• Vol. 04
  • Chapter 06
Image by

The Tread of Secret Kings

For a long time I groped in darkness. The iron-rock upon which I sat anchored me and would not let me leave. Neverthess it was a place of wonder, this rock, a place of multitudes. Naturally – of humiliation also. My first discovery however was a delight. Tapping with sickle fingers, delving about, I found that the sags and wattles of my old body – what I like to call my field, forest, and town body – had fallen away, leaving fine enamelled bone. My arms were double-sticked; likewise my lower legs. No longer was I to be troubled by mutinous bowels or wretched sexual organs. What difficulties they had caused...

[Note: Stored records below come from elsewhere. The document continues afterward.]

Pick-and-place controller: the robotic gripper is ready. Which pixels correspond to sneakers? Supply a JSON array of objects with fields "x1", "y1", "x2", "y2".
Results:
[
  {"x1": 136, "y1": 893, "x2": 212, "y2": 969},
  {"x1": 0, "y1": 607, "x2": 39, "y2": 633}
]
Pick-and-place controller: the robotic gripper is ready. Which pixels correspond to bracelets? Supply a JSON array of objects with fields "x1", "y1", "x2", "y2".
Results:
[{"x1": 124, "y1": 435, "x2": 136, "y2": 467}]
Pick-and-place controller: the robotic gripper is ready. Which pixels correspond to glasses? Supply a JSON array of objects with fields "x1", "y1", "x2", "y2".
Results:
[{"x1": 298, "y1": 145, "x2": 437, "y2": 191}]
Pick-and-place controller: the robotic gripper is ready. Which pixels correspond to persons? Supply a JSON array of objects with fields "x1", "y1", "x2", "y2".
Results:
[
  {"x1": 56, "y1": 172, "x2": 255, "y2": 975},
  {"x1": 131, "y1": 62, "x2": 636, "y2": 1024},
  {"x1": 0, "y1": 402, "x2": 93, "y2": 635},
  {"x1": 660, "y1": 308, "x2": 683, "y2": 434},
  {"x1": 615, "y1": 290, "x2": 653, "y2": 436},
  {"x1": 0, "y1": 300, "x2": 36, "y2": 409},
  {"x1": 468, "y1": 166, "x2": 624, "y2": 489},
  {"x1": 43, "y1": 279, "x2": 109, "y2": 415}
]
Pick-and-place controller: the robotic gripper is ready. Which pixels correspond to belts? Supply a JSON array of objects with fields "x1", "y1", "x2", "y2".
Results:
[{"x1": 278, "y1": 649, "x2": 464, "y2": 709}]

Eating presented a twofold problem, having neither guts or digestive juices, nor any actual food. I was surprised, at first, that it was necessary at all. The periods of starvation were long and painful and certain images assailed me over and over. I was a man of great importance, a leader, a sorceror. Figures approached hourly to consult me, having travelled far and wide to hear my wisdom and seek my justice. Later, some informed me that I had committed a crime; others that I was the victim of crime. The details are unimportant: I had merely indulged my privileges to the full. Among my treasured possessions I counted certain individuals; their earthly bodies were mine to dispose of as I saw fit.

Hunger brought me to other shores. Here I approached the divinity, glimpsing him on distant mountains, in obscure vales, wading in rivers. With training and discipline I learned how to make the tantalising flashes last entire seconds. One inch above the divinity's head floats the great parabola of the infinite, which is the last of all numbers and no number at all. And from the parabola some few pieces of knowledge percolated down to me.

1

The Tread of Secret Kings

I conjured light, I conjured a rabbit; then another. I find these creatures both fortifying and entertaining – since my teeth are first-rate I enjoy the chewing as much as the struggle. Quite simply, they drop through the ribcage, to be ground into paste by my stomach-stones. After a time the remains are discharged through pelvic apertures onto the iron-anchoring rock upon which I have chosen to remain. The discharge is... not unpleasant.

My story is long in the living but short in the telling. On the day I felt the horns I foresaw myself swathed in cowslips and elderflowers. I do not know if this is the final form in which I shall return to fructify my kingdom; but return I shall. On that day I will drive away my accusers, and confine to this place my son Coujou and the snake-woman Beatrice who betrayed me. Until then I tread the tread of secret kings.